In his now-withdrawn written appeal, Proctor said he was never disciplined prior to this case and that all messages in question were sent on a personal phone while he was off duty, with an expectation of his right to privacy. Ultimately, Proctor said that he was treated unfairly.
During Read’s first trial, Proctor was questioned about messages he shared with a group of friends. After reading one of the messages in which he called Read a “whack job” and an expletive, he apologized to the jury for his “unprofessional” comments.
In another text message, Proctor told his sister that he hoped Read would kill herself. Proctor described his messages as “very regrettable.”
Proctor was suspended and later terminated in the wake of Read’s first trial, which ended with a hung jury.
Read was ultimately found not guilty of murder in the death of O’Keefe in a second trial, but was convicted of OUI.
Proctor has denied planting evidence during the investigation, and his family said they faced harassment as a result of the high-profile case.
The president of the State Police Association of Massachusetts, Brian Williams said the union’s executive board voted to unanimously cut all support for Proctor’s appeal.

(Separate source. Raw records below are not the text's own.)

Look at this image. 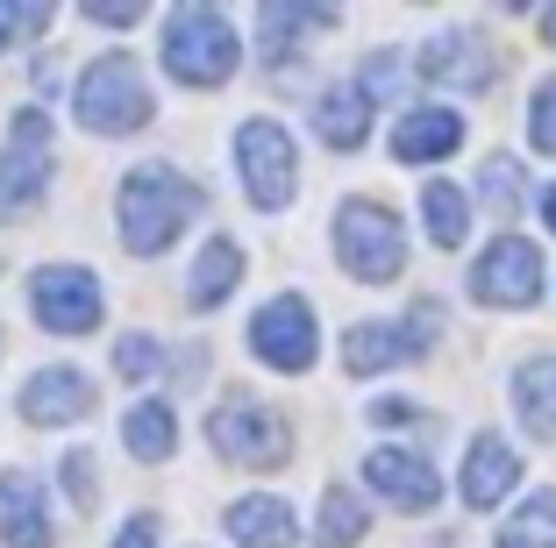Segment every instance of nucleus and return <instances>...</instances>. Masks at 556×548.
Here are the masks:
<instances>
[{
  "instance_id": "1",
  "label": "nucleus",
  "mask_w": 556,
  "mask_h": 548,
  "mask_svg": "<svg viewBox=\"0 0 556 548\" xmlns=\"http://www.w3.org/2000/svg\"><path fill=\"white\" fill-rule=\"evenodd\" d=\"M200 207H207V200H200L193 178H179L172 164H136V171L122 178V193H115L122 250H136V257H157V250H172V242H179V228L193 221Z\"/></svg>"
},
{
  "instance_id": "2",
  "label": "nucleus",
  "mask_w": 556,
  "mask_h": 548,
  "mask_svg": "<svg viewBox=\"0 0 556 548\" xmlns=\"http://www.w3.org/2000/svg\"><path fill=\"white\" fill-rule=\"evenodd\" d=\"M236 58H243V43H236L222 8H207V0L172 8V22H164V72L179 86H222L236 72Z\"/></svg>"
},
{
  "instance_id": "3",
  "label": "nucleus",
  "mask_w": 556,
  "mask_h": 548,
  "mask_svg": "<svg viewBox=\"0 0 556 548\" xmlns=\"http://www.w3.org/2000/svg\"><path fill=\"white\" fill-rule=\"evenodd\" d=\"M336 257L357 285H393L407 271V235H400V214L378 207V200H343L336 207Z\"/></svg>"
},
{
  "instance_id": "4",
  "label": "nucleus",
  "mask_w": 556,
  "mask_h": 548,
  "mask_svg": "<svg viewBox=\"0 0 556 548\" xmlns=\"http://www.w3.org/2000/svg\"><path fill=\"white\" fill-rule=\"evenodd\" d=\"M72 114H79L93 136L143 129L150 122V86H143V72H136V58H122V50L93 58V65L79 72V86H72Z\"/></svg>"
},
{
  "instance_id": "5",
  "label": "nucleus",
  "mask_w": 556,
  "mask_h": 548,
  "mask_svg": "<svg viewBox=\"0 0 556 548\" xmlns=\"http://www.w3.org/2000/svg\"><path fill=\"white\" fill-rule=\"evenodd\" d=\"M207 442H214V456L250 463V470H278L286 456H293V428H286L264 399H250V392H236V399H222L207 413Z\"/></svg>"
},
{
  "instance_id": "6",
  "label": "nucleus",
  "mask_w": 556,
  "mask_h": 548,
  "mask_svg": "<svg viewBox=\"0 0 556 548\" xmlns=\"http://www.w3.org/2000/svg\"><path fill=\"white\" fill-rule=\"evenodd\" d=\"M236 164H243L250 207L278 214L286 200H293V186H300V150H293V136L278 129L271 114H257V122H243V129H236Z\"/></svg>"
},
{
  "instance_id": "7",
  "label": "nucleus",
  "mask_w": 556,
  "mask_h": 548,
  "mask_svg": "<svg viewBox=\"0 0 556 548\" xmlns=\"http://www.w3.org/2000/svg\"><path fill=\"white\" fill-rule=\"evenodd\" d=\"M435 321H442L435 300H421L407 321H357V328L343 335L350 378H371V371H393V364H414V356L428 349V335H435Z\"/></svg>"
},
{
  "instance_id": "8",
  "label": "nucleus",
  "mask_w": 556,
  "mask_h": 548,
  "mask_svg": "<svg viewBox=\"0 0 556 548\" xmlns=\"http://www.w3.org/2000/svg\"><path fill=\"white\" fill-rule=\"evenodd\" d=\"M43 186H50V114L22 107L15 122H8V150H0V221L36 207Z\"/></svg>"
},
{
  "instance_id": "9",
  "label": "nucleus",
  "mask_w": 556,
  "mask_h": 548,
  "mask_svg": "<svg viewBox=\"0 0 556 548\" xmlns=\"http://www.w3.org/2000/svg\"><path fill=\"white\" fill-rule=\"evenodd\" d=\"M29 307L50 335H86V328H100V285L79 264H43L29 278Z\"/></svg>"
},
{
  "instance_id": "10",
  "label": "nucleus",
  "mask_w": 556,
  "mask_h": 548,
  "mask_svg": "<svg viewBox=\"0 0 556 548\" xmlns=\"http://www.w3.org/2000/svg\"><path fill=\"white\" fill-rule=\"evenodd\" d=\"M471 292L485 307H535L542 300V257L528 235H500L485 257L471 264Z\"/></svg>"
},
{
  "instance_id": "11",
  "label": "nucleus",
  "mask_w": 556,
  "mask_h": 548,
  "mask_svg": "<svg viewBox=\"0 0 556 548\" xmlns=\"http://www.w3.org/2000/svg\"><path fill=\"white\" fill-rule=\"evenodd\" d=\"M250 349L271 371H307L314 364V307L300 292H278L271 307H257V321H250Z\"/></svg>"
},
{
  "instance_id": "12",
  "label": "nucleus",
  "mask_w": 556,
  "mask_h": 548,
  "mask_svg": "<svg viewBox=\"0 0 556 548\" xmlns=\"http://www.w3.org/2000/svg\"><path fill=\"white\" fill-rule=\"evenodd\" d=\"M421 79L457 86V93H485V86L500 79V50H492L478 29H442L435 43L421 50Z\"/></svg>"
},
{
  "instance_id": "13",
  "label": "nucleus",
  "mask_w": 556,
  "mask_h": 548,
  "mask_svg": "<svg viewBox=\"0 0 556 548\" xmlns=\"http://www.w3.org/2000/svg\"><path fill=\"white\" fill-rule=\"evenodd\" d=\"M86 413H93V378L72 371V364H50L22 385V420H36V428H65V420Z\"/></svg>"
},
{
  "instance_id": "14",
  "label": "nucleus",
  "mask_w": 556,
  "mask_h": 548,
  "mask_svg": "<svg viewBox=\"0 0 556 548\" xmlns=\"http://www.w3.org/2000/svg\"><path fill=\"white\" fill-rule=\"evenodd\" d=\"M364 477H371V492H386V499L407 506V513H428V506L442 499V477L428 470V456H414V449H371L364 456Z\"/></svg>"
},
{
  "instance_id": "15",
  "label": "nucleus",
  "mask_w": 556,
  "mask_h": 548,
  "mask_svg": "<svg viewBox=\"0 0 556 548\" xmlns=\"http://www.w3.org/2000/svg\"><path fill=\"white\" fill-rule=\"evenodd\" d=\"M514 484H521V456H514V442L478 435V442H471V456H464V506L492 513V506L507 499Z\"/></svg>"
},
{
  "instance_id": "16",
  "label": "nucleus",
  "mask_w": 556,
  "mask_h": 548,
  "mask_svg": "<svg viewBox=\"0 0 556 548\" xmlns=\"http://www.w3.org/2000/svg\"><path fill=\"white\" fill-rule=\"evenodd\" d=\"M0 541L8 548H50L43 484H36L29 470H0Z\"/></svg>"
},
{
  "instance_id": "17",
  "label": "nucleus",
  "mask_w": 556,
  "mask_h": 548,
  "mask_svg": "<svg viewBox=\"0 0 556 548\" xmlns=\"http://www.w3.org/2000/svg\"><path fill=\"white\" fill-rule=\"evenodd\" d=\"M457 143H464V114H450V107H407L400 129H393V157L400 164H435Z\"/></svg>"
},
{
  "instance_id": "18",
  "label": "nucleus",
  "mask_w": 556,
  "mask_h": 548,
  "mask_svg": "<svg viewBox=\"0 0 556 548\" xmlns=\"http://www.w3.org/2000/svg\"><path fill=\"white\" fill-rule=\"evenodd\" d=\"M514 413L535 442H556V356H528L514 371Z\"/></svg>"
},
{
  "instance_id": "19",
  "label": "nucleus",
  "mask_w": 556,
  "mask_h": 548,
  "mask_svg": "<svg viewBox=\"0 0 556 548\" xmlns=\"http://www.w3.org/2000/svg\"><path fill=\"white\" fill-rule=\"evenodd\" d=\"M314 129H321L328 150H364V136H371V93H364L357 79L336 86V93H321V107H314Z\"/></svg>"
},
{
  "instance_id": "20",
  "label": "nucleus",
  "mask_w": 556,
  "mask_h": 548,
  "mask_svg": "<svg viewBox=\"0 0 556 548\" xmlns=\"http://www.w3.org/2000/svg\"><path fill=\"white\" fill-rule=\"evenodd\" d=\"M229 534H236V548H293L300 520H293L286 499H236L229 506Z\"/></svg>"
},
{
  "instance_id": "21",
  "label": "nucleus",
  "mask_w": 556,
  "mask_h": 548,
  "mask_svg": "<svg viewBox=\"0 0 556 548\" xmlns=\"http://www.w3.org/2000/svg\"><path fill=\"white\" fill-rule=\"evenodd\" d=\"M236 285H243V250H236L229 235H214L193 264V307H222Z\"/></svg>"
},
{
  "instance_id": "22",
  "label": "nucleus",
  "mask_w": 556,
  "mask_h": 548,
  "mask_svg": "<svg viewBox=\"0 0 556 548\" xmlns=\"http://www.w3.org/2000/svg\"><path fill=\"white\" fill-rule=\"evenodd\" d=\"M172 406L164 399H136L129 406V420H122V442H129V456H143V463H164L172 456Z\"/></svg>"
},
{
  "instance_id": "23",
  "label": "nucleus",
  "mask_w": 556,
  "mask_h": 548,
  "mask_svg": "<svg viewBox=\"0 0 556 548\" xmlns=\"http://www.w3.org/2000/svg\"><path fill=\"white\" fill-rule=\"evenodd\" d=\"M364 506H357V492H343V484H328L321 492V520H314V548H357L364 541Z\"/></svg>"
},
{
  "instance_id": "24",
  "label": "nucleus",
  "mask_w": 556,
  "mask_h": 548,
  "mask_svg": "<svg viewBox=\"0 0 556 548\" xmlns=\"http://www.w3.org/2000/svg\"><path fill=\"white\" fill-rule=\"evenodd\" d=\"M328 8H286V0H271V8H264V58H271V65H286V58H293V36H307V29H328Z\"/></svg>"
},
{
  "instance_id": "25",
  "label": "nucleus",
  "mask_w": 556,
  "mask_h": 548,
  "mask_svg": "<svg viewBox=\"0 0 556 548\" xmlns=\"http://www.w3.org/2000/svg\"><path fill=\"white\" fill-rule=\"evenodd\" d=\"M421 214H428V242H435V250H457L464 228H471V200H464L457 186H442V178L421 193Z\"/></svg>"
},
{
  "instance_id": "26",
  "label": "nucleus",
  "mask_w": 556,
  "mask_h": 548,
  "mask_svg": "<svg viewBox=\"0 0 556 548\" xmlns=\"http://www.w3.org/2000/svg\"><path fill=\"white\" fill-rule=\"evenodd\" d=\"M500 548H556V492H535V499L500 527Z\"/></svg>"
},
{
  "instance_id": "27",
  "label": "nucleus",
  "mask_w": 556,
  "mask_h": 548,
  "mask_svg": "<svg viewBox=\"0 0 556 548\" xmlns=\"http://www.w3.org/2000/svg\"><path fill=\"white\" fill-rule=\"evenodd\" d=\"M521 193H528V186H521V164H514V157H485V171H478V200L500 214V228L521 214Z\"/></svg>"
},
{
  "instance_id": "28",
  "label": "nucleus",
  "mask_w": 556,
  "mask_h": 548,
  "mask_svg": "<svg viewBox=\"0 0 556 548\" xmlns=\"http://www.w3.org/2000/svg\"><path fill=\"white\" fill-rule=\"evenodd\" d=\"M164 364H179V356H164L150 335H129V342H115V371H122V378H150V371H164Z\"/></svg>"
},
{
  "instance_id": "29",
  "label": "nucleus",
  "mask_w": 556,
  "mask_h": 548,
  "mask_svg": "<svg viewBox=\"0 0 556 548\" xmlns=\"http://www.w3.org/2000/svg\"><path fill=\"white\" fill-rule=\"evenodd\" d=\"M528 143H535L542 157H556V79L535 86V107H528Z\"/></svg>"
},
{
  "instance_id": "30",
  "label": "nucleus",
  "mask_w": 556,
  "mask_h": 548,
  "mask_svg": "<svg viewBox=\"0 0 556 548\" xmlns=\"http://www.w3.org/2000/svg\"><path fill=\"white\" fill-rule=\"evenodd\" d=\"M43 22H50L43 0H22V8H15V0H0V43H15V36H36Z\"/></svg>"
},
{
  "instance_id": "31",
  "label": "nucleus",
  "mask_w": 556,
  "mask_h": 548,
  "mask_svg": "<svg viewBox=\"0 0 556 548\" xmlns=\"http://www.w3.org/2000/svg\"><path fill=\"white\" fill-rule=\"evenodd\" d=\"M58 477H65V492H72V506H93V463H86V456H65V463H58Z\"/></svg>"
},
{
  "instance_id": "32",
  "label": "nucleus",
  "mask_w": 556,
  "mask_h": 548,
  "mask_svg": "<svg viewBox=\"0 0 556 548\" xmlns=\"http://www.w3.org/2000/svg\"><path fill=\"white\" fill-rule=\"evenodd\" d=\"M86 15H93V22H129V29H136V22H143V0H93Z\"/></svg>"
},
{
  "instance_id": "33",
  "label": "nucleus",
  "mask_w": 556,
  "mask_h": 548,
  "mask_svg": "<svg viewBox=\"0 0 556 548\" xmlns=\"http://www.w3.org/2000/svg\"><path fill=\"white\" fill-rule=\"evenodd\" d=\"M115 548H157V520H150V513H136L129 527L115 534Z\"/></svg>"
},
{
  "instance_id": "34",
  "label": "nucleus",
  "mask_w": 556,
  "mask_h": 548,
  "mask_svg": "<svg viewBox=\"0 0 556 548\" xmlns=\"http://www.w3.org/2000/svg\"><path fill=\"white\" fill-rule=\"evenodd\" d=\"M371 420H378V428H393V420H414V399H378V406H371Z\"/></svg>"
},
{
  "instance_id": "35",
  "label": "nucleus",
  "mask_w": 556,
  "mask_h": 548,
  "mask_svg": "<svg viewBox=\"0 0 556 548\" xmlns=\"http://www.w3.org/2000/svg\"><path fill=\"white\" fill-rule=\"evenodd\" d=\"M542 43H556V8H542Z\"/></svg>"
},
{
  "instance_id": "36",
  "label": "nucleus",
  "mask_w": 556,
  "mask_h": 548,
  "mask_svg": "<svg viewBox=\"0 0 556 548\" xmlns=\"http://www.w3.org/2000/svg\"><path fill=\"white\" fill-rule=\"evenodd\" d=\"M542 221L556 228V186H549V193H542Z\"/></svg>"
}]
</instances>
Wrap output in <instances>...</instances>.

“Following the discovery of new evidence from Michael Proctor’s cell phone, the State Police Association of Massachusetts’ Executive Board unanimously voted to sever all support for his appeal. We hope this decisive move closes a deeply embarrassing chapter in State Police history,” Williams said.
After the trial board’s decision, Proctor’s family said they were “truly disappointed with the trial board’s decision.
“It lacks precedent, and unfairly exploits and scapegoats one of their own, a trooper with a 12-year unblemished record. Despite the Massachusetts State Police’s dubious and relentless efforts to find more inculpatory evidence against Michael Proctor on his phones, computers and cruiser data, the messages on his personal phone — referring to the person who killed a fellow beloved Boston Police Officer — are all that they found.
“The messages prove one thing, and that Michael is human — not corrupt, not incompetent in his role as a homicide detective, and certainly not unfit to continue to be a Massachusetts State Trooper.”
Alan Jackson, who represented Read during both criminal trials, released a statement regarding proctor’s appeal withdrawal:
“Michael Proctor’s sudden withdrawal of his appeal wasn’t an act of humility — it was self-preservation. He learned investigators had recovered text messages from his private phone dating back years, and he wanted no part of what those messages would reveal,” Jackson said. “He didn’t accept accountability—it hunted him down. And as Col. Noble admitted, the years-long corruption is systemic.”